Technology use in weight management interventions can greatly increase the scalability of treatment, both in terms of increased reach of interventions and reduced cost of delivery. Only evaluating the effect of an intervention on weight outcomes may not adequately convey the value of technology-assisted solutions in terms of their increased scalability as well as their effect on other health-related outcomes [108]. Indeed, previous research has shown that technology-based interventions are highly feasible and acceptable among pediatric populations and their families [6] and significantly impact weight-related health behaviors, self-monitoring behavior, and psychosocial functioning [5, 6, 12]. An assessment of the psychological and behavioral impact of technology-based interventions was beyond the scope of this review; however, future evaluations of treatment efficacy should consider these important outcomes. Cost-benefit analyses would also enable greater understanding of the utility of technology-based solutions in pediatric weight management.

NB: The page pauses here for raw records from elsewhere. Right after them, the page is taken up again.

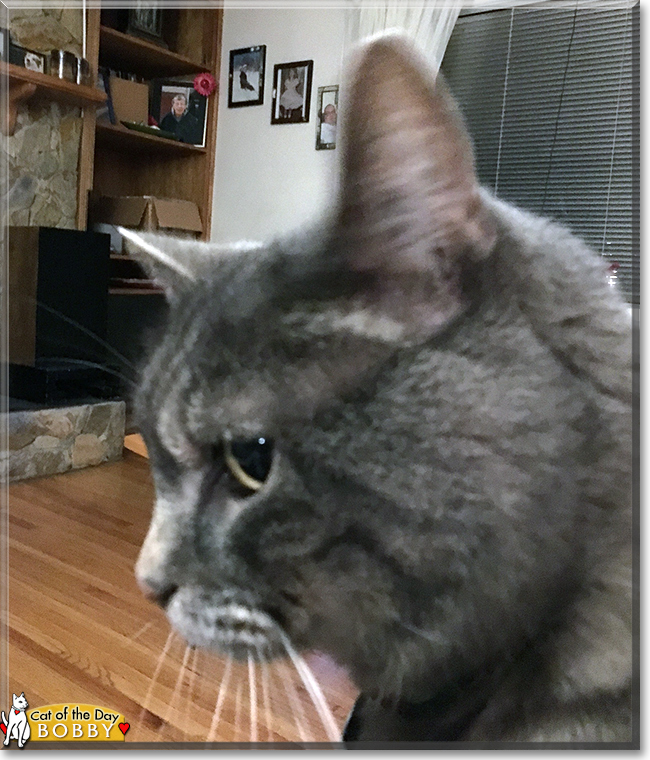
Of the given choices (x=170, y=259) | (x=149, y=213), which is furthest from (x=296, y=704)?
(x=149, y=213)

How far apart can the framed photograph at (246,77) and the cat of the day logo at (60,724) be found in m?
0.61

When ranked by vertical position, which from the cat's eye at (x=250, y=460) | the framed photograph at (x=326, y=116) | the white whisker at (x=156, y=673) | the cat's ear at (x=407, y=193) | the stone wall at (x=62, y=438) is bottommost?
the white whisker at (x=156, y=673)

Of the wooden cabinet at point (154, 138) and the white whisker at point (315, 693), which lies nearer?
the white whisker at point (315, 693)

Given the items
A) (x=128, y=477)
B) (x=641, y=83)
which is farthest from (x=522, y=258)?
(x=128, y=477)

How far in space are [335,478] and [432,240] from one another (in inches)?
6.4

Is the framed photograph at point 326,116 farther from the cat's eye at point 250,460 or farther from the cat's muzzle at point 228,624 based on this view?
the cat's muzzle at point 228,624

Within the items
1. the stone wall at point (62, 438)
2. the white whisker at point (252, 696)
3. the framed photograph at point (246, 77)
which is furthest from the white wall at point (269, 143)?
the white whisker at point (252, 696)

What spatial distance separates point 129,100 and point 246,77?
158 mm

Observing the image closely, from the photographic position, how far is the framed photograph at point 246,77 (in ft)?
2.10

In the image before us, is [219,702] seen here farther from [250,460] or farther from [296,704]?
[250,460]

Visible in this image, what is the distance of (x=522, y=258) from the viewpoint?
1.35ft

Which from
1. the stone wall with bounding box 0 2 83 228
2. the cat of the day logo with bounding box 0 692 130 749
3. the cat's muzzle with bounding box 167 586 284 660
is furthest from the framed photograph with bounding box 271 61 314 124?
the cat of the day logo with bounding box 0 692 130 749

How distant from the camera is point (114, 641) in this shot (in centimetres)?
70

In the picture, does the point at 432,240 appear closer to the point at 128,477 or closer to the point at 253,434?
the point at 253,434
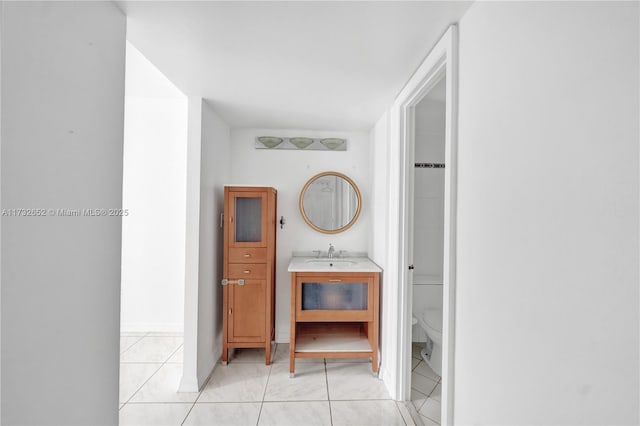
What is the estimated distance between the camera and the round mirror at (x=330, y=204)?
3.68 metres

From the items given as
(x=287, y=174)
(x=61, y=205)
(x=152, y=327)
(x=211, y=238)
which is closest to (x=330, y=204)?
(x=287, y=174)

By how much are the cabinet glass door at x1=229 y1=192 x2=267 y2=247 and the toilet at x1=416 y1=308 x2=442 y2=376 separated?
5.24 feet

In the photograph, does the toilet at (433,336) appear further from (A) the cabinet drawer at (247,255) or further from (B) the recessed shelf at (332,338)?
(A) the cabinet drawer at (247,255)

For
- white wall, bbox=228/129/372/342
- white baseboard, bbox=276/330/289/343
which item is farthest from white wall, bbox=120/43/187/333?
white baseboard, bbox=276/330/289/343

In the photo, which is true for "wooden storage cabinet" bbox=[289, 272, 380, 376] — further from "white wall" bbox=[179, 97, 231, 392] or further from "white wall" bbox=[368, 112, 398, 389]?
"white wall" bbox=[179, 97, 231, 392]

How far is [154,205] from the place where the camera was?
148 inches

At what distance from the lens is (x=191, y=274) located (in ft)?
8.79

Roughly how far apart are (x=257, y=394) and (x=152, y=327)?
5.88 ft

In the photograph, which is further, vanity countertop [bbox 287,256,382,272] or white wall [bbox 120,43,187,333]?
white wall [bbox 120,43,187,333]

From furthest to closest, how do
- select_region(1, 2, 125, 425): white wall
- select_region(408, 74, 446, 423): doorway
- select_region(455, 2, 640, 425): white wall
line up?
select_region(408, 74, 446, 423): doorway
select_region(1, 2, 125, 425): white wall
select_region(455, 2, 640, 425): white wall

Due to the relatively low number of studies that reported long-term outcomes, we were unable to examine moderators of the long-term efficacy of technology-assisted interventions for pediatric weight management. Heterogeneity in intervention content, dose of treatment, and study design including comparator type prevented conclusions regarding the efficacy of these components.

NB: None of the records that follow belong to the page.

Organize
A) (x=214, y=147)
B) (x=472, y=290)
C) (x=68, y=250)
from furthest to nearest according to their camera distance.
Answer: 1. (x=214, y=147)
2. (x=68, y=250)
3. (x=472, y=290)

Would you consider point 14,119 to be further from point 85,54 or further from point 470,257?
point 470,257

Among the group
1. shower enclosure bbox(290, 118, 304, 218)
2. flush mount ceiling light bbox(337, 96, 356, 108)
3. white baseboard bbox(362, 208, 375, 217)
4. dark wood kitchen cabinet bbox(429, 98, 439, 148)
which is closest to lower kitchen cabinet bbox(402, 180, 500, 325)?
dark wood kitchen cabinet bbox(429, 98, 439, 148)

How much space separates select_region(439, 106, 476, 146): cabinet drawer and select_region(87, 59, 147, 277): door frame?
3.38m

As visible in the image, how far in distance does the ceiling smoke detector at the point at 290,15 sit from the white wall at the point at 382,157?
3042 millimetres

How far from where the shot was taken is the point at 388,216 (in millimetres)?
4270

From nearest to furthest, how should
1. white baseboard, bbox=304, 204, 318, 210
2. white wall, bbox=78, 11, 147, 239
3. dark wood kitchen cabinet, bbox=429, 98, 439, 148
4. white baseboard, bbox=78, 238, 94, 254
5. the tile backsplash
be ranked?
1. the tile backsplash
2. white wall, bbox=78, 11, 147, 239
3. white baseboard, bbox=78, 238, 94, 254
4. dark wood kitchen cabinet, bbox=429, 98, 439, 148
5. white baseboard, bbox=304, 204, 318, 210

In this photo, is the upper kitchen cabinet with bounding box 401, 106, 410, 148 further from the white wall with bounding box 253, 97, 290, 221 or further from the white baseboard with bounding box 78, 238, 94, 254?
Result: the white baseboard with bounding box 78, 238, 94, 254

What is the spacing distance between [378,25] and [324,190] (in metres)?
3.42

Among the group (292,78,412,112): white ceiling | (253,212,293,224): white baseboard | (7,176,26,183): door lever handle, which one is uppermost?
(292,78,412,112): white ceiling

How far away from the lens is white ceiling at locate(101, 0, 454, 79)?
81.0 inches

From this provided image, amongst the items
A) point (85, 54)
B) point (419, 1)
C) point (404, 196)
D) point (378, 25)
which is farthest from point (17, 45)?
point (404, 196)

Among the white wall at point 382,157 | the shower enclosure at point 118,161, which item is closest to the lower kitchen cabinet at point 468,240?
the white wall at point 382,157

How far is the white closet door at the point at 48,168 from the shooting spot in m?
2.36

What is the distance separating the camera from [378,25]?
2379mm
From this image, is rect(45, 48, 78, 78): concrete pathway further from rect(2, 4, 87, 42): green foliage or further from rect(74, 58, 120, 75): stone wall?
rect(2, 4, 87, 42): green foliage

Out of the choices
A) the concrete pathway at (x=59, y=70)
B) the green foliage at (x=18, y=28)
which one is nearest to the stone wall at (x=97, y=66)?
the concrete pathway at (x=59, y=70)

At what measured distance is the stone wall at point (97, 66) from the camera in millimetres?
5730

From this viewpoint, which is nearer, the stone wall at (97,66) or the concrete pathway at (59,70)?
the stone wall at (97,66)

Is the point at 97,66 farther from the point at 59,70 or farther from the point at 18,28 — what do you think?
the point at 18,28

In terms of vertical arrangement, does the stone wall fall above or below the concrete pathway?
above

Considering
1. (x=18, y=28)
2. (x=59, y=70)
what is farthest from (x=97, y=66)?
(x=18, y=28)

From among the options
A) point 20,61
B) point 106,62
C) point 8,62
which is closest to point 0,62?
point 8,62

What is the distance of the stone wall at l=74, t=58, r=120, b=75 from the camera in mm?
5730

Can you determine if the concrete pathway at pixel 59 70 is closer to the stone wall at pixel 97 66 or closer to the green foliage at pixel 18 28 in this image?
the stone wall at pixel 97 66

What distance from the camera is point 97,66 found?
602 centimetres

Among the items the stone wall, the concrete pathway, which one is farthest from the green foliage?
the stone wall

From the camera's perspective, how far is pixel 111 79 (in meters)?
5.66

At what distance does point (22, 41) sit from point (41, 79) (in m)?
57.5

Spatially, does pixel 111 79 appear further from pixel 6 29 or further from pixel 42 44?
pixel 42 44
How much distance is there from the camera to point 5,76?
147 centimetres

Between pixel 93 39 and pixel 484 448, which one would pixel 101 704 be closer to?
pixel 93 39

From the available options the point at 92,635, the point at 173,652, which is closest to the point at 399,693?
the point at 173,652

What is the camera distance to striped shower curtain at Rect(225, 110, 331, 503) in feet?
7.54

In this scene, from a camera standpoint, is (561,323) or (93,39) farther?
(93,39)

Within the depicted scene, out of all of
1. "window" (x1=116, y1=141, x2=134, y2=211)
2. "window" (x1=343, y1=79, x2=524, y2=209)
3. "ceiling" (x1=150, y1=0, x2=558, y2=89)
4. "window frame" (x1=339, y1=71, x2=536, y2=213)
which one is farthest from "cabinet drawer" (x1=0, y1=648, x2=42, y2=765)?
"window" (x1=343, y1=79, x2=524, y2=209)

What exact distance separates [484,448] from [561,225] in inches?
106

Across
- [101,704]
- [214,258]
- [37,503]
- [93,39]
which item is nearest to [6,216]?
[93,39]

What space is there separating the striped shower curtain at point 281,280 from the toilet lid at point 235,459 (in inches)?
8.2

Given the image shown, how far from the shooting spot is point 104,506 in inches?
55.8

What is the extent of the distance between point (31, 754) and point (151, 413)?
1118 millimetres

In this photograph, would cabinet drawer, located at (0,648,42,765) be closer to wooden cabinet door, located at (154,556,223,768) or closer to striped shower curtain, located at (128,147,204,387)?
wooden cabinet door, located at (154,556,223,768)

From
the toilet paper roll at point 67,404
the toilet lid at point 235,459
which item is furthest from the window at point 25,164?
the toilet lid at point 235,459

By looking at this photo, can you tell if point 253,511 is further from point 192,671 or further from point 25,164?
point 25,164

As the COVID-19 pandemic catalyzes health care systems and ongoing interventions to rapidly shift from in-person appointments to telemedicine and use of digital tools [109], evaluation of the non-inferiority of digital solutions and identification of specific disadvantages for one modality versus another may be particularly important inquiries. Moreover, results should be interpreted with a lens toward scalability, cost-benefits, and consideration of population impact when interpreting small effects, which may provide small but substantial population-level impact with less use of resources compared to traditional in-person treatment. An average weight loss of 0.07 BMIz units (compared to 0.04 BMIz units in the comparator arms) was observed among the 20 treatment RCTs in this review that measured BMIz as an outcome, which may not meet clinically significant thresholds, yet may still offer lifetime medical cost savings [110] and temper the projected impact of the COVID-19 pandemic on child weight gain [111]. The ubiquity of technology provides unique opportunity to increase access to care in ways that may be less invasive, burdensome, or costly; further, technological solutions can reach populations that may not otherwise have had access to necessary evidence-based treatment.

Conclusion

This review suggests that mHealth/eHealth interventions for pediatric obesity are viable solutions that may be effective at promoting short- and long-term decreases in adiposity outcomes, but evidence is inconclusive regarding the efficacy for prevention of pediatric overweight or obesity. Research should utilize novel study designs [97] and harness technology in innovative ways to address challenges in pediatric weight management interventions, such as adherence, engagement, attrition, and long-term efficacy. More research is needed to determine the comparative effectiveness of technology-based interventions to efficacious gold-standard interventions and elucidate the potential for mHealth/eHealth to increase scalability and reduce costs while also providing significant public health impact.